Armando Roggio: “Andrew, I am going to break your question into three parts:
- Magento and category specific URLs;
- Robot.txt files;
- Magento and SEO red flags.
Magento and Category Specific URLs
“If you place a product in more than one category or store in your Magento hierarchy, by default it will create a unique URL to that product for each category or store. In fact, many of the ecommerce platforms that I have worked with also do this.
“If you are concerned that this is hurting your SEO efforts, Magento makes it easy to change, which is something that no other platform I have worked with does.
“Go to the Magento administration panel and click System > Configuration. When the page loads click ‘Catalog’ under the Catalog menu on the left-hand side of the page.
“Next, select ‘Search Engine Optimizations.’
“Change ‘Use Categories Path for Product URLs’ to ‘No.’
“This option will change a product URL from ‘http://somedomain.com/category/product.html’ to ‘http://somedomain.com/product.html.’ Notice that the ‘category’ is gone. To use your term, ‘duplicate’ products are gone.

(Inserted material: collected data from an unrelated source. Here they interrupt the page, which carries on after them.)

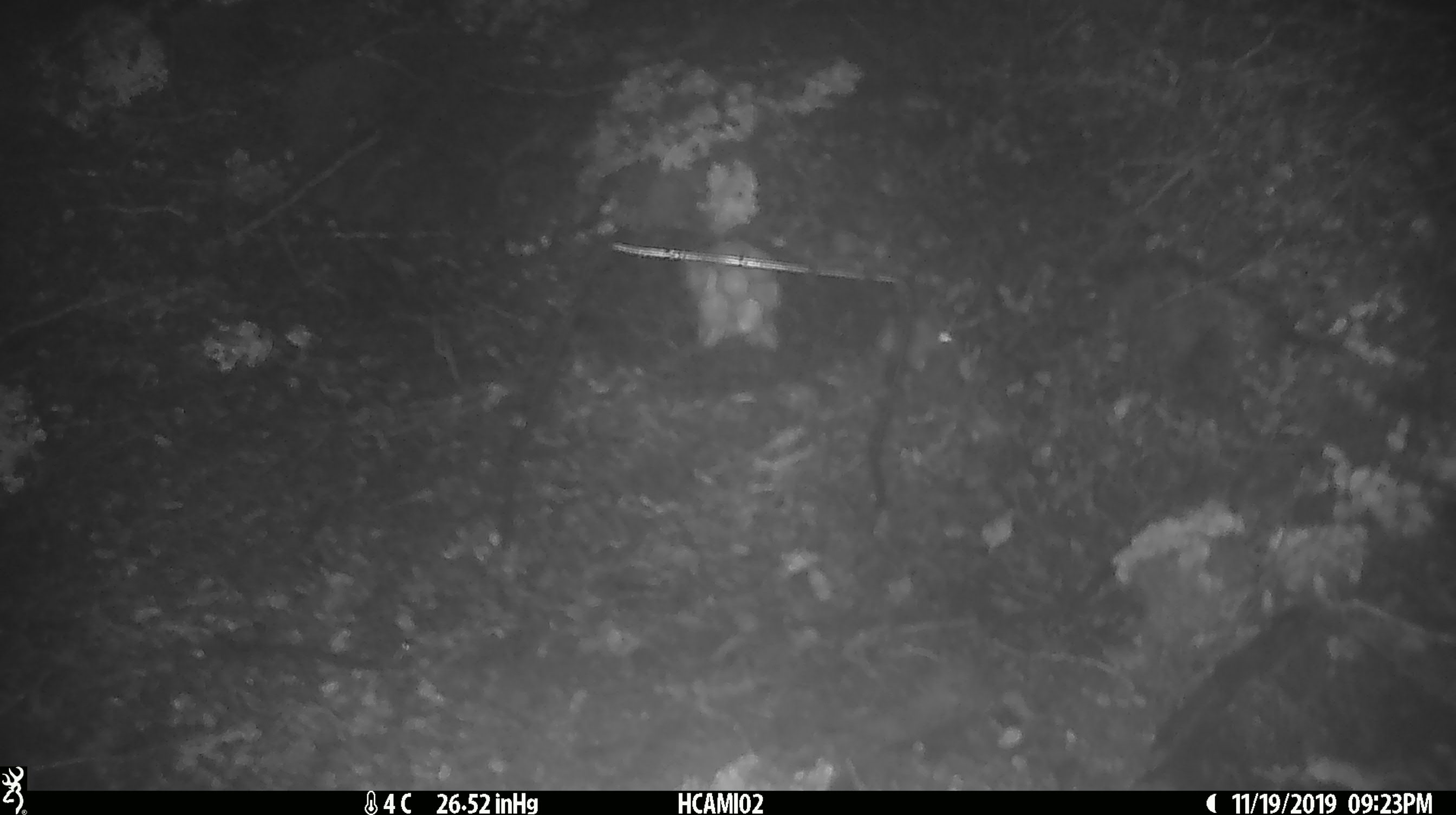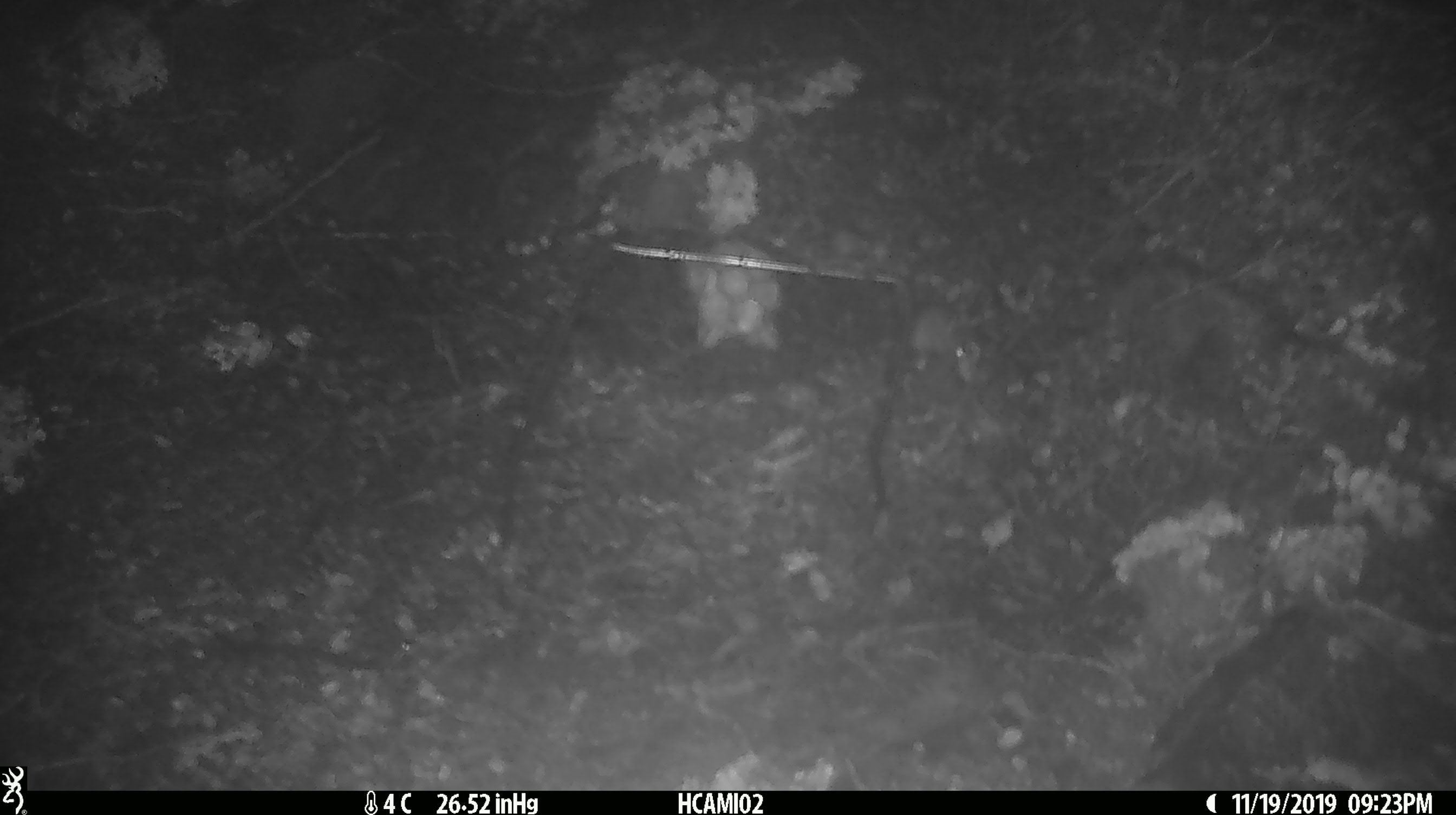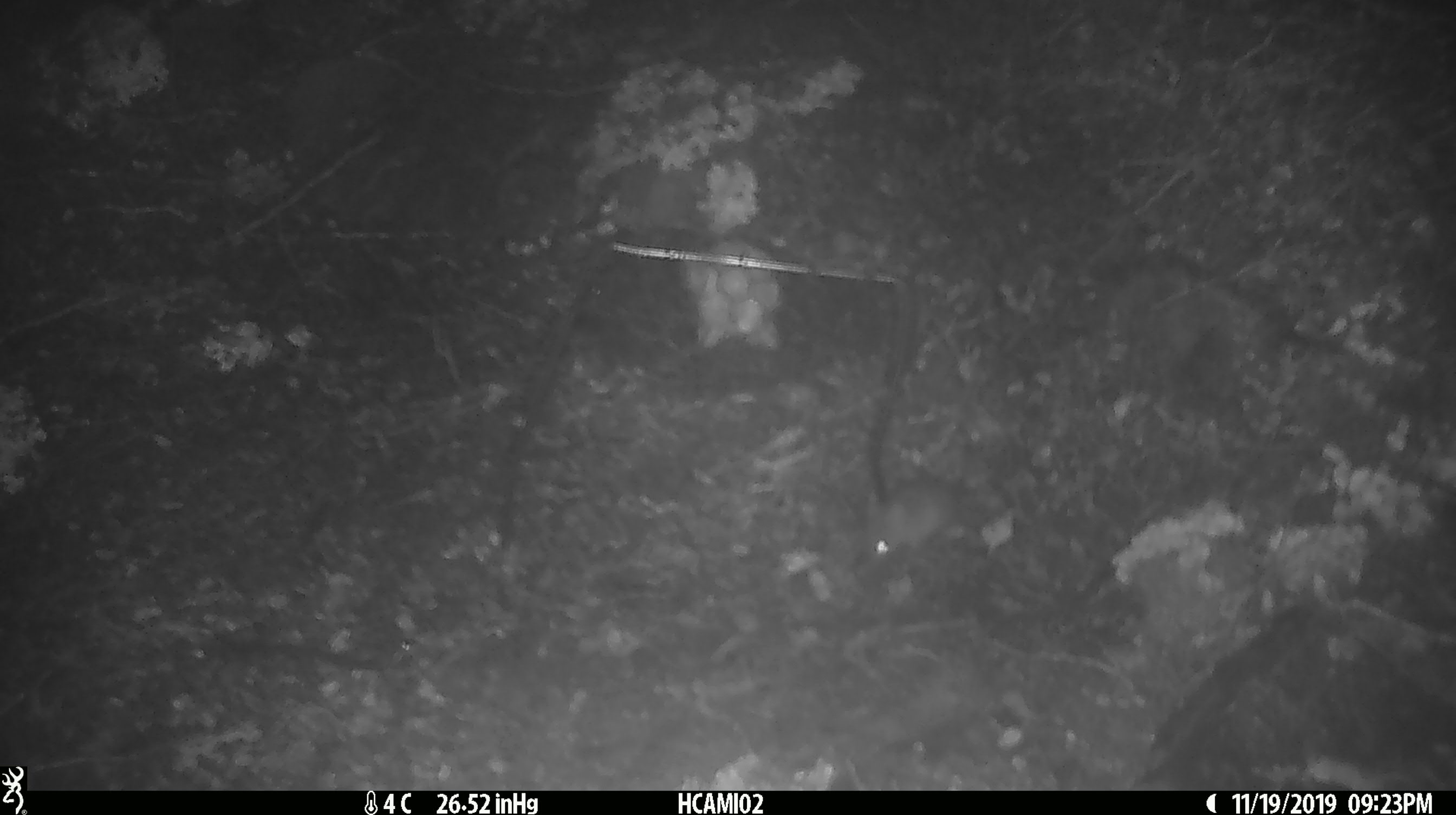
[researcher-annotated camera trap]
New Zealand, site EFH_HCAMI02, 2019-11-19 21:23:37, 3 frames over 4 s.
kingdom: Animalia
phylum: Chordata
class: Mammalia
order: Rodentia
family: Muridae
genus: Mus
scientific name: Mus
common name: mouse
Mouse (Mus).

“If you believe this is your SEO problem, make the change. But, I don’t believe that there is an SEO penalty per se for duplicate content on the same domain. If you want more specifics, I recommend Jill Kocher’s October 2009 article, “SEO: There Is No Duplicate Content Penalty.”
Robot.txt Files
“A robot.txt file allows you to exclude some portions of your site from search engine indexing. It is a way to keep junk, like layout-image files, out of search engines and allow them to focus on your real content.
“Example robot.txt files for Magento abound. So I recommend checking the forums for one that might fit your site. Just remember that Magento has more than 12,000 files and 3,000 folders out of the box. When you add products and other content to the platform, there can be tens of thousands of files. So do be too worried if your robot.txt is excluding a lot. That is typically just fine.”
Magento and SEO Red Flags
“Magento is very solid where search engine optimization is concerned. As an example, note how easy it is to restructure the product URL to the SEO flavor one likes best. Producing 301 redirects is exactly that easy, as are many other SEO options.
“What’s more, I have seen site traffic increase when a merchant moved to Magento from another platform, recognizing that the search-engine re-indexing process takes time.”